History from what I have been told.
Grieveson registered passport June 2014 who either just registered him or sold him on at the end June 2014, he was then in west Yorkshire until the end of July until he was sold too a lady in Lincolnshire who I bought him off. I have asked for the contact details of this person but they were destroyed when I bought him and she couldn't remember the persons details.

He is excellent to hack, not scared of anything, very green with his schooling as he is used pacing from have been told. He is brilliant to do on the ground, I cant really fault him. I just would like to know his history if possible.


----------



## Redroan14 (3 February 2015)

He may have gone through York sales in June 2014 by the above people on his passport. They don't appear to give descriptions of what they sell like other dealers do in the cat. 

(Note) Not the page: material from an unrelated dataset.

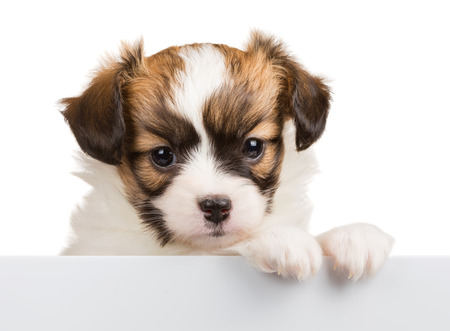 Cute Papillon puppy age of one month relies on blank banner. White background photo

He is safest horse out , hacks out in all weathers.  He was full of worms when I purchased him and he is now back to normal with a lot of hard work over the winter.  He is also now not eating like his never been fed.  He loves being out but also loves coming in. He has been treated well somewhere. Loves attention, loves to make his own bed, loves to role and absolutely loves being worked.

Any ideas on how to trace him would be good..


----------